**EXERCISE AIM:** Your reply should hold only the lines from the records below where "Vietnam" occurs.

START DATA PROVIDED

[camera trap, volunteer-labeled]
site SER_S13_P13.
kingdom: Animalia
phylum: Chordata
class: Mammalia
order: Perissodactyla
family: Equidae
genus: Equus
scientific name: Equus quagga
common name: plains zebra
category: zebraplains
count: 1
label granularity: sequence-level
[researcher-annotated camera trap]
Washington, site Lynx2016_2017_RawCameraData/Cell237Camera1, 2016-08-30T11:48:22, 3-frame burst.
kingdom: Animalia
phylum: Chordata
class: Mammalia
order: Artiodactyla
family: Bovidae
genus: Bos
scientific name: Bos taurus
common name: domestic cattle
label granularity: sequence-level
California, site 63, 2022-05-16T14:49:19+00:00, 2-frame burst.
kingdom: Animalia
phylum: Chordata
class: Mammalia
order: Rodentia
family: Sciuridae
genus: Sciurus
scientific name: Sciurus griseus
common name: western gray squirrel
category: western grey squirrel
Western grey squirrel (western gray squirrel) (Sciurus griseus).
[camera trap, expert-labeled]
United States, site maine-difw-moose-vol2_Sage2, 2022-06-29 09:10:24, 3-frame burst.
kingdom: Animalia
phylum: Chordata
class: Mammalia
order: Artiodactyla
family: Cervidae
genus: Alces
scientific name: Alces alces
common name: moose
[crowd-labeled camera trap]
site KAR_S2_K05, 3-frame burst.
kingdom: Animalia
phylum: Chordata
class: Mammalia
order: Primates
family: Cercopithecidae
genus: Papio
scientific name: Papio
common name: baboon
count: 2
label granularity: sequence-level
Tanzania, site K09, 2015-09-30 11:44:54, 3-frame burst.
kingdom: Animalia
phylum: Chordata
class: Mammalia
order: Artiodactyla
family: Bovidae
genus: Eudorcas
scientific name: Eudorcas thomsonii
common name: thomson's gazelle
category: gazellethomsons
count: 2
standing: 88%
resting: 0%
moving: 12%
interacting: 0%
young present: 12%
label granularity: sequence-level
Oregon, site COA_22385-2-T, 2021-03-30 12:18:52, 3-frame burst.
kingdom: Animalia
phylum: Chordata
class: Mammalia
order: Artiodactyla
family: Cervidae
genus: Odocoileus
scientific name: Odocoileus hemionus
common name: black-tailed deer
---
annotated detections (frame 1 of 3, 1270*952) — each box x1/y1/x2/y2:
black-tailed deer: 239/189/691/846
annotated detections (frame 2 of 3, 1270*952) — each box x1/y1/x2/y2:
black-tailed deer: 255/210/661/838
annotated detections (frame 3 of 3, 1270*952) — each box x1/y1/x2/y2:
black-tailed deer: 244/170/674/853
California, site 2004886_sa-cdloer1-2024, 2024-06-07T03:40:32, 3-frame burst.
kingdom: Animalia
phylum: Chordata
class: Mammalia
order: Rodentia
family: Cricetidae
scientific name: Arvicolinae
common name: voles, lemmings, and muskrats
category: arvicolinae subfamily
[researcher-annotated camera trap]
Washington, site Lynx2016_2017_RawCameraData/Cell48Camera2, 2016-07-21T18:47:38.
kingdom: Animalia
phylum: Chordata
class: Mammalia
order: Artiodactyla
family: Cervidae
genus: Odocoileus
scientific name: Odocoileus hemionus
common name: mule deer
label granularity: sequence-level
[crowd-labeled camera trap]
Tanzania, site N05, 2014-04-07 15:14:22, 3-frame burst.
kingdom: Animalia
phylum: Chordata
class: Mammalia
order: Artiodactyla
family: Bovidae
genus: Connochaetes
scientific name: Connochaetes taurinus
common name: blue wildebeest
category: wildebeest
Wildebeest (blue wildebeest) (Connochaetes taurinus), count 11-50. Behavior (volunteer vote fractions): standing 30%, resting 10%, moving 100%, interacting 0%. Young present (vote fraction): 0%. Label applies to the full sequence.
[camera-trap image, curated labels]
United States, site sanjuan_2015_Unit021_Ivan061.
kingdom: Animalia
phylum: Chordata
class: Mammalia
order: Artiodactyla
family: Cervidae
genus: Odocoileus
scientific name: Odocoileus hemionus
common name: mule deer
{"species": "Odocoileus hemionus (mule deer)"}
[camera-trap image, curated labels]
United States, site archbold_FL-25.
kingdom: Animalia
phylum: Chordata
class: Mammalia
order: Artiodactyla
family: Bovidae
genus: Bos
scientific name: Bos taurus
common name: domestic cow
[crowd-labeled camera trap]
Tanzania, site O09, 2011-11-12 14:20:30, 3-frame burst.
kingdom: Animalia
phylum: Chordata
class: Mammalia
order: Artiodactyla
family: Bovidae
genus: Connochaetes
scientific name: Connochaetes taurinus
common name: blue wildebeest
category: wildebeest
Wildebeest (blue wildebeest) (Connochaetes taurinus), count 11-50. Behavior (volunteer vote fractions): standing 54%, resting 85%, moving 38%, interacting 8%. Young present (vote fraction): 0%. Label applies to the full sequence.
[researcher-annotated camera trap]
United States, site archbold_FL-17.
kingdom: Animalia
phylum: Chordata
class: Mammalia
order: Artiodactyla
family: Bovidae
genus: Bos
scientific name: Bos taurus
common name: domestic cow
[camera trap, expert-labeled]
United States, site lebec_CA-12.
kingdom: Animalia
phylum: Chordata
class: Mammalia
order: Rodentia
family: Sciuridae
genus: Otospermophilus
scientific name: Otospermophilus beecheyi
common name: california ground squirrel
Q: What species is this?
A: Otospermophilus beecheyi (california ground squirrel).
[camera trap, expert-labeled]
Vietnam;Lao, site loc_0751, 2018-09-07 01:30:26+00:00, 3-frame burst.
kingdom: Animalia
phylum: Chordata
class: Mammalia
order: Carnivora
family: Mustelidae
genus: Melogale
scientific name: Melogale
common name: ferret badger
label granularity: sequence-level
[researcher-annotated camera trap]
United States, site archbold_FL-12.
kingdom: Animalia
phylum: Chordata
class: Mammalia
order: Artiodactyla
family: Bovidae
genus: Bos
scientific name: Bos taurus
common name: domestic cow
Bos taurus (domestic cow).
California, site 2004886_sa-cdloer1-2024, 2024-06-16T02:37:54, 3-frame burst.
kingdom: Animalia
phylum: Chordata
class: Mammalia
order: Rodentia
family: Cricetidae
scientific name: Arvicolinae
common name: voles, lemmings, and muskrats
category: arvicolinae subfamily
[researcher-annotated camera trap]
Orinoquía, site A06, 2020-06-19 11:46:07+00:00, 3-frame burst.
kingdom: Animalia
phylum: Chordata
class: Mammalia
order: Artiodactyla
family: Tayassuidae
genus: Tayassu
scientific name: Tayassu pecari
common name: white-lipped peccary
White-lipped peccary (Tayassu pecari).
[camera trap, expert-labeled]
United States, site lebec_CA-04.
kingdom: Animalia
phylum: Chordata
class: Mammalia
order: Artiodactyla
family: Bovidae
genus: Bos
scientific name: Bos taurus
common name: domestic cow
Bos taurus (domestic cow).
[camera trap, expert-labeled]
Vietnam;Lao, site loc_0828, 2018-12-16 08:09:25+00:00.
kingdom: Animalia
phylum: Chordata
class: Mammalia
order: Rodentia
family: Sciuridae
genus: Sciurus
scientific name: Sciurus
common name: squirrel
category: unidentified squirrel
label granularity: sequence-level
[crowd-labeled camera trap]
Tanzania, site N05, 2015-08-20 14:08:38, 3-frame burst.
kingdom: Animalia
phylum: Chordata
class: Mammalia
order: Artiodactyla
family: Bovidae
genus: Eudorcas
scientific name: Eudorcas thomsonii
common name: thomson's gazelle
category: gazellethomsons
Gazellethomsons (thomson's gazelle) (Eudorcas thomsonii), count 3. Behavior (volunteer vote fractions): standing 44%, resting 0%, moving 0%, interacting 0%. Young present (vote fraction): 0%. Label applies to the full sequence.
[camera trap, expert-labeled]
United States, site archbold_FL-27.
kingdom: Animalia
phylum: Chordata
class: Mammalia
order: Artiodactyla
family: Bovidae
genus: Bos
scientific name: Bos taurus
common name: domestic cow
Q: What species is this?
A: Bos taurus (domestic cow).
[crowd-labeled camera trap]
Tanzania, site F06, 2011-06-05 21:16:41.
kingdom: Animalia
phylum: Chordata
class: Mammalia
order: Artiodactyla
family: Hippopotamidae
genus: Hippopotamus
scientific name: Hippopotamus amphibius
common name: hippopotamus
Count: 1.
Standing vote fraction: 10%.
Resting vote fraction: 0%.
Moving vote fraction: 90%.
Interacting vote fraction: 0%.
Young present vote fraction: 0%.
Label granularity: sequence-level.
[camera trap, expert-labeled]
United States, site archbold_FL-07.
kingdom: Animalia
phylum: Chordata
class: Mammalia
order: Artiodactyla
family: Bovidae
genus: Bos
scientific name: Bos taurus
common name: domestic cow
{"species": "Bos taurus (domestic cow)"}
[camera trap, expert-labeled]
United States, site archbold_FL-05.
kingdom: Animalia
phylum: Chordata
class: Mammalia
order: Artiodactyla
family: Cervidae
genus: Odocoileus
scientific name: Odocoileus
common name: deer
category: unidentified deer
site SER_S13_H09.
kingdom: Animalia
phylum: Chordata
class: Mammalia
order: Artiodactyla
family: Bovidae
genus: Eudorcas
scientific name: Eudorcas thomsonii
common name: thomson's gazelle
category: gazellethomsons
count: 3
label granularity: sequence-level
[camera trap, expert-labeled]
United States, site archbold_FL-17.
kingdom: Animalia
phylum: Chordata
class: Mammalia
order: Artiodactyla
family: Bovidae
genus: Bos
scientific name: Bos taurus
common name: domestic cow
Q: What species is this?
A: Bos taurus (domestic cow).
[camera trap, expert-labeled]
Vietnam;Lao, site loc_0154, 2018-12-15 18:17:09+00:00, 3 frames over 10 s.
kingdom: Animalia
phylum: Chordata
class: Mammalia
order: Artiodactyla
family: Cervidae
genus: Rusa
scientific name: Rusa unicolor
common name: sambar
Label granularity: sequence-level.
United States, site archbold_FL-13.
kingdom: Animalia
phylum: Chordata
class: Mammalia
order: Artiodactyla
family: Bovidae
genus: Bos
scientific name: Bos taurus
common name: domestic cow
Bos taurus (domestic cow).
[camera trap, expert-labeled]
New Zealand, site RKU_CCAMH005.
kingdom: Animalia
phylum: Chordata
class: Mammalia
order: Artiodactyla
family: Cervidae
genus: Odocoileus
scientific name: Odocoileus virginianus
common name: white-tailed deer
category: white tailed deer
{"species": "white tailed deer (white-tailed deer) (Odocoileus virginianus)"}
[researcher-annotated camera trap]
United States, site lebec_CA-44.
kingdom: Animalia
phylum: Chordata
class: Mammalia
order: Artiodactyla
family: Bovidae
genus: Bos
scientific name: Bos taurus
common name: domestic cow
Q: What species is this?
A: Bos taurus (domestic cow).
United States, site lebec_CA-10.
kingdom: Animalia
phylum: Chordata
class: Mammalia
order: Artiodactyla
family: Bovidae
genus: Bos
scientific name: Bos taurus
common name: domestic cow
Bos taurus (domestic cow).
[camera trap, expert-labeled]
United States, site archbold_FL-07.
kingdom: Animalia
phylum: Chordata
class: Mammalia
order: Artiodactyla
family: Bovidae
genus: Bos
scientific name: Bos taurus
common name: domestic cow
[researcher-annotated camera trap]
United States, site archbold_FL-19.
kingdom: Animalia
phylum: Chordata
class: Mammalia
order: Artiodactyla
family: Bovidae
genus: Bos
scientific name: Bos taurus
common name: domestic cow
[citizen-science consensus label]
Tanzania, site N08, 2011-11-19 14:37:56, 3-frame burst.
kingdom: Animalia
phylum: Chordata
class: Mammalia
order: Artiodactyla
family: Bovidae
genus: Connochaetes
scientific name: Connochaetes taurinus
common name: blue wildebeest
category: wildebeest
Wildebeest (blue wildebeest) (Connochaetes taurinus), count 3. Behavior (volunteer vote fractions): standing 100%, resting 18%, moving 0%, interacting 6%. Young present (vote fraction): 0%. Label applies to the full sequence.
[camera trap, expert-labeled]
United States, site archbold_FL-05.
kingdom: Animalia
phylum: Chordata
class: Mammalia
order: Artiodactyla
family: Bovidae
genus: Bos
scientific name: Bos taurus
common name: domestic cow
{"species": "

END DATA PROVIDED

**RESULT BELOW:**
Vietnam;Lao, site loc_0751, 2018-09-07 01:30:26+00:00, 3-frame burst.
Vietnam;Lao, site loc_0828, 2018-12-16 08:09:25+00:00.
Vietnam;Lao, site loc_0154, 2018-12-15 18:17:09+00:00, 3 frames over 10 s.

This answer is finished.